Should a line below contain the word "dikdik", report it.

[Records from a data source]
--------------------------------------------------

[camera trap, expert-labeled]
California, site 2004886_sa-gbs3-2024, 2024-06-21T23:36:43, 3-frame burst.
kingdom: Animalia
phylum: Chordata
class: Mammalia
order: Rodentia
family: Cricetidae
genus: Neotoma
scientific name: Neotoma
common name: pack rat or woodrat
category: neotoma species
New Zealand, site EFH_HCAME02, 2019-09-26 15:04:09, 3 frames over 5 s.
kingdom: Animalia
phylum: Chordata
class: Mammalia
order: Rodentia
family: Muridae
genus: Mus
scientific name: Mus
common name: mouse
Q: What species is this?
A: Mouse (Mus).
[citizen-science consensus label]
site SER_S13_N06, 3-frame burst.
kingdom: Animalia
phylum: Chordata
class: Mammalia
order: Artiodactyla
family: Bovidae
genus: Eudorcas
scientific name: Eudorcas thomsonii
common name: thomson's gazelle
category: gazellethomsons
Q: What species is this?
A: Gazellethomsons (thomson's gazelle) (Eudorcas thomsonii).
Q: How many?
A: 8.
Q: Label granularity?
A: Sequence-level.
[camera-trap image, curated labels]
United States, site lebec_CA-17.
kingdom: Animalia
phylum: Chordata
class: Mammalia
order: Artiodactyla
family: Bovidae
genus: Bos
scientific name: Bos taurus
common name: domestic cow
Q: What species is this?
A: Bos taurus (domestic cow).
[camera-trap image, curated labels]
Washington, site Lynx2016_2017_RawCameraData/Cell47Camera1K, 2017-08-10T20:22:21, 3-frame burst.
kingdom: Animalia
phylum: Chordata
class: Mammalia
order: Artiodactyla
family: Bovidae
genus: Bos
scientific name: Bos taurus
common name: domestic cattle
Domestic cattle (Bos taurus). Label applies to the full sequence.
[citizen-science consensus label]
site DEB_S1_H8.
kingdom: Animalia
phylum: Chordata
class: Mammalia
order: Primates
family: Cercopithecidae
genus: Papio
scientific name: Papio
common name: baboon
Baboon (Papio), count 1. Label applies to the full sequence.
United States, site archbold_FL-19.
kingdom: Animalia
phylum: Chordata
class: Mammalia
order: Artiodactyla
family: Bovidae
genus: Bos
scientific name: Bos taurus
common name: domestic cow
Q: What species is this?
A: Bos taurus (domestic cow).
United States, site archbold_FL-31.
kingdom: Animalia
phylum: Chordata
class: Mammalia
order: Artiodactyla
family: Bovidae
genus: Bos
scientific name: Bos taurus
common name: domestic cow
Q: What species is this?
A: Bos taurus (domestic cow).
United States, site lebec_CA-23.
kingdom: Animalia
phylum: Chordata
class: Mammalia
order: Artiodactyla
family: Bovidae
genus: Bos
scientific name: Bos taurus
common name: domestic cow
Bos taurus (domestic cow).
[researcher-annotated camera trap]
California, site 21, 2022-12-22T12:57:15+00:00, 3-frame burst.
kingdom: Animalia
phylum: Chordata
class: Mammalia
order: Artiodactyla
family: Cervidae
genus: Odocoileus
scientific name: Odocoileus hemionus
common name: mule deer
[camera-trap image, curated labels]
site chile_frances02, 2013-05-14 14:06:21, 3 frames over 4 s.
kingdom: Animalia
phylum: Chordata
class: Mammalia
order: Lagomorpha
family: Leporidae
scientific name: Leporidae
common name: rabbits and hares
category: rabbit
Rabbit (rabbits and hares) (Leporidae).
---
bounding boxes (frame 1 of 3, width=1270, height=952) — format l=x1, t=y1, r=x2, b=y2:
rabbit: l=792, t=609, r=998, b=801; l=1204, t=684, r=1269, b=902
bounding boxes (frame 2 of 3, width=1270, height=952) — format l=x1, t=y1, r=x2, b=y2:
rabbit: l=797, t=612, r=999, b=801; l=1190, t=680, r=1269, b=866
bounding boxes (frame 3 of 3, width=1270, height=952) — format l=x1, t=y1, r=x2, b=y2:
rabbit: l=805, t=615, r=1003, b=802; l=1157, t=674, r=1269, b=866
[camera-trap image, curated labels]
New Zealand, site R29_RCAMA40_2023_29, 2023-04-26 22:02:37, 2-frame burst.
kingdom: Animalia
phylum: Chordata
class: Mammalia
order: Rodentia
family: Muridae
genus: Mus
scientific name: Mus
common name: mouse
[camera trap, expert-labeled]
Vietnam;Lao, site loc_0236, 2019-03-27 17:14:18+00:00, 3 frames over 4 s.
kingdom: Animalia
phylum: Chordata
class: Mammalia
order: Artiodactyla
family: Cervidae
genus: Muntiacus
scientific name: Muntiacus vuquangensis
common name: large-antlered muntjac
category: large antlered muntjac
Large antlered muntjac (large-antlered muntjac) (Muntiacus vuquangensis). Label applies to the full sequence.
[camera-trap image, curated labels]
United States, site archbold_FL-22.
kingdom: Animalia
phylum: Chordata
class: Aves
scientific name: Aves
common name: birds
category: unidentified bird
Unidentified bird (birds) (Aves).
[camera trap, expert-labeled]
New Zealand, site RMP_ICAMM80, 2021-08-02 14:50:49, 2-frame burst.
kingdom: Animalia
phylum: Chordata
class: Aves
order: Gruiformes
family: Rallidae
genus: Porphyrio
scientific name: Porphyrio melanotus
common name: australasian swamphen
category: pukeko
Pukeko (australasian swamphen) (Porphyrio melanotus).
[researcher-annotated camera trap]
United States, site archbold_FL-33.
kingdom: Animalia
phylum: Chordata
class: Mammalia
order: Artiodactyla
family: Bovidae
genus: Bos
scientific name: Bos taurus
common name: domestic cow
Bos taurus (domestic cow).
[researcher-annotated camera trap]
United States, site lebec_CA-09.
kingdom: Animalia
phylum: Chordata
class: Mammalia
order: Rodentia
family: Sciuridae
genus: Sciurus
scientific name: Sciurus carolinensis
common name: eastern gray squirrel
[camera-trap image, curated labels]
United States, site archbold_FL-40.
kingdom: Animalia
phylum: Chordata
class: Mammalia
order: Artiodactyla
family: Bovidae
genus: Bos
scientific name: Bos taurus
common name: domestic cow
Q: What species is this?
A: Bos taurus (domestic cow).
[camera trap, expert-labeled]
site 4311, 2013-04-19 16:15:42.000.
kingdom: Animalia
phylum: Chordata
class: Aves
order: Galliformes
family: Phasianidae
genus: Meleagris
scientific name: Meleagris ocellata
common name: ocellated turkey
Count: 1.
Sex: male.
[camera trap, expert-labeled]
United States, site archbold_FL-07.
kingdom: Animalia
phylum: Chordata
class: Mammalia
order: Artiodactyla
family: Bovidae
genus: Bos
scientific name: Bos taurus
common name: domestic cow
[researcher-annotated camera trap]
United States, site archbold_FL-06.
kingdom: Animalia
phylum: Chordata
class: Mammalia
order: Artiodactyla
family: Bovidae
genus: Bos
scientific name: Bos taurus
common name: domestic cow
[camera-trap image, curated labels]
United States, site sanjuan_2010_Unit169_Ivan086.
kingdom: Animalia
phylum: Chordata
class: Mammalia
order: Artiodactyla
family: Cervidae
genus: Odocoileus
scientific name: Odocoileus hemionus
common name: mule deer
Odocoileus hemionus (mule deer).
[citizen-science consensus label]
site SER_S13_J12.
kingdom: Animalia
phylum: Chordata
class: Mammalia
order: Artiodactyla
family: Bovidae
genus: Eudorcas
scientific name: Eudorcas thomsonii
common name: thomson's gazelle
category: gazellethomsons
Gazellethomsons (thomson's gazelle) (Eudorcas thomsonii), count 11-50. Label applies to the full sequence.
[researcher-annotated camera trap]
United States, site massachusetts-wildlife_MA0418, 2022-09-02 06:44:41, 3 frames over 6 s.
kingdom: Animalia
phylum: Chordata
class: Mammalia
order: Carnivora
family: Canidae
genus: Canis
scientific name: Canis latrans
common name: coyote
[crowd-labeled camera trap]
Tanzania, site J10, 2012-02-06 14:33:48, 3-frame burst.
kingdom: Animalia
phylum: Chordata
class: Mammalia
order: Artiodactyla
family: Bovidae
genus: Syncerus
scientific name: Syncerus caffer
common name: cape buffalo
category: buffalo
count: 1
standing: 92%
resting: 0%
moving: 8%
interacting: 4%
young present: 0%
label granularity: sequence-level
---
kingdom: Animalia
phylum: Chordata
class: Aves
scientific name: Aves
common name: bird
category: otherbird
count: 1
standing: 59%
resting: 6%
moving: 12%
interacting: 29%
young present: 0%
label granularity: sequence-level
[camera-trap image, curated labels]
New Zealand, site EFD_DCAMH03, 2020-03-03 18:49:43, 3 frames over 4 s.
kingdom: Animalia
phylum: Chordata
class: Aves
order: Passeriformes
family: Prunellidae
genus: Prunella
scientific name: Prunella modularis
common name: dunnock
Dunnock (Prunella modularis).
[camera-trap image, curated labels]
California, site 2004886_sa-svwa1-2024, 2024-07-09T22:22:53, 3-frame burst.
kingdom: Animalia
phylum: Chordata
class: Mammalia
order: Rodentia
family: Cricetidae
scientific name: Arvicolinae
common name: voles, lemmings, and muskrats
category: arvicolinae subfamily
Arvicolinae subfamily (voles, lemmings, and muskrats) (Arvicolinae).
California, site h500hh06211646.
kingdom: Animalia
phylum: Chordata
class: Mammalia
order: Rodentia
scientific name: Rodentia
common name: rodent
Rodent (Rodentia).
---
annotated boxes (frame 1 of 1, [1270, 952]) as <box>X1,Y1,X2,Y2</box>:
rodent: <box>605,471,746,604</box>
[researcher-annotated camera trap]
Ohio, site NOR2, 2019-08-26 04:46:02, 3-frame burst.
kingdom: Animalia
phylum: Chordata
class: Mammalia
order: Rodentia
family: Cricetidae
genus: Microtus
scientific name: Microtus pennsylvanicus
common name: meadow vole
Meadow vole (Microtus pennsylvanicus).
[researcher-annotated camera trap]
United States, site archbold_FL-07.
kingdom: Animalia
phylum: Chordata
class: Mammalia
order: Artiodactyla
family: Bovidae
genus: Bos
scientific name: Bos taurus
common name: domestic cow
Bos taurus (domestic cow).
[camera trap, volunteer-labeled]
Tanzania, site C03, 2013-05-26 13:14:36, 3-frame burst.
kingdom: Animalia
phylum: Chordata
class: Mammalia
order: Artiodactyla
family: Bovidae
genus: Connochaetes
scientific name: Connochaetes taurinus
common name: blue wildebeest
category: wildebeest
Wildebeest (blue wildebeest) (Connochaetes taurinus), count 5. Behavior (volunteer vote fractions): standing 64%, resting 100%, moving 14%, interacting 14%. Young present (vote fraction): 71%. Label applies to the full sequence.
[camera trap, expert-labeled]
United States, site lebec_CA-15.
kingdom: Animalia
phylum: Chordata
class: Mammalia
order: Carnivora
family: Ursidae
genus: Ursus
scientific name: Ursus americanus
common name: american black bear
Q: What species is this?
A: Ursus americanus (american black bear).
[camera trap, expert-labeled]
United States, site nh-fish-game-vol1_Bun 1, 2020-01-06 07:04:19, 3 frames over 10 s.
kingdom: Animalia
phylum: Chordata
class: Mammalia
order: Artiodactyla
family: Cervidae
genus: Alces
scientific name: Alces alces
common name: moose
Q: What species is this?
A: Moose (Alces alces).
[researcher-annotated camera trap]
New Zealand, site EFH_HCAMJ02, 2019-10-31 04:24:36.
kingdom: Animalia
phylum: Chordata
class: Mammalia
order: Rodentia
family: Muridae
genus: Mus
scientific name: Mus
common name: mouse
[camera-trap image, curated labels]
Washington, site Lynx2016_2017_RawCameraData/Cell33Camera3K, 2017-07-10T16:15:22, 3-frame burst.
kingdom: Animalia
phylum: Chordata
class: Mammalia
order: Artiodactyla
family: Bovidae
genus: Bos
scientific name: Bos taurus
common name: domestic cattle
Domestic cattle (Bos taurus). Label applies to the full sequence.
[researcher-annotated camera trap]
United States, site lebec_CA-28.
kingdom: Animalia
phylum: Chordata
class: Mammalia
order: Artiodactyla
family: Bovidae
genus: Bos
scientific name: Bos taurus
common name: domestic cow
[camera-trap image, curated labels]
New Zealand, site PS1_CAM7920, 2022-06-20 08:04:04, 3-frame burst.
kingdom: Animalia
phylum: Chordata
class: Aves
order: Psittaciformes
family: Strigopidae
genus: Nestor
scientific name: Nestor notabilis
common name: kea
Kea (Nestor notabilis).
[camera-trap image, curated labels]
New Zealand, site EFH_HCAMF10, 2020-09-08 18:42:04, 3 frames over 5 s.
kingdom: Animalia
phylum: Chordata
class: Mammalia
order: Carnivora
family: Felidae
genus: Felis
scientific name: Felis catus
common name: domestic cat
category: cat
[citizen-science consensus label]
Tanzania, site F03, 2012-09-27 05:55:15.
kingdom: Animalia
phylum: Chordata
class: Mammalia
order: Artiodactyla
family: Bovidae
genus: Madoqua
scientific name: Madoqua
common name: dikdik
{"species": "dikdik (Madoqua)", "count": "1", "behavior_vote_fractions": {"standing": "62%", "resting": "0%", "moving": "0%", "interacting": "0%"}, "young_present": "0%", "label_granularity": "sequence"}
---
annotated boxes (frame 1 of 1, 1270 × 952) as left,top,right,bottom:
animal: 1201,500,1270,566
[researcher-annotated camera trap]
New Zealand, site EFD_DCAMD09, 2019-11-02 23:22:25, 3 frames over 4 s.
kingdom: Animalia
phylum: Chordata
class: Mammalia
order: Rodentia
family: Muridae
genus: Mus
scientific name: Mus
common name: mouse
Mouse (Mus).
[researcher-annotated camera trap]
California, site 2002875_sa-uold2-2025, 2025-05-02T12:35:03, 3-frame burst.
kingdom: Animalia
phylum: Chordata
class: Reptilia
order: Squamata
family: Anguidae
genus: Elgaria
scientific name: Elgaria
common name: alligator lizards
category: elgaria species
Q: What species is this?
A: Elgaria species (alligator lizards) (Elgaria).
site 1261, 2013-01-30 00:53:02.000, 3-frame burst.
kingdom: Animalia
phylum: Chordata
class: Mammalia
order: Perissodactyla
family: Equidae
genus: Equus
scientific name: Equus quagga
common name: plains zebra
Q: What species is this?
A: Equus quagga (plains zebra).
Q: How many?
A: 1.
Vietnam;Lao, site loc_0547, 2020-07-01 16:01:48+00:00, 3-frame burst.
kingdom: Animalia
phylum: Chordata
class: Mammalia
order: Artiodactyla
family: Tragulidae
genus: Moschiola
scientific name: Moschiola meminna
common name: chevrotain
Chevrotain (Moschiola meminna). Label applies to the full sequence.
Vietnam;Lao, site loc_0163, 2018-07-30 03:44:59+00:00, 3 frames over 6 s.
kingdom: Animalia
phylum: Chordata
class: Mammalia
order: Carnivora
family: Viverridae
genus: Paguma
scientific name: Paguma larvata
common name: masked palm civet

--------------------------------------------------

**Exercise response**
common name: dikdik
{"species": "dikdik (Madoqua)", "count": "1", "behavior_vote_fractions": {"standing": "62%", "resting": "0%", "moving": "0%", "interacting": "0%"}, "young_present": "0%", "label_granularity": "sequence"}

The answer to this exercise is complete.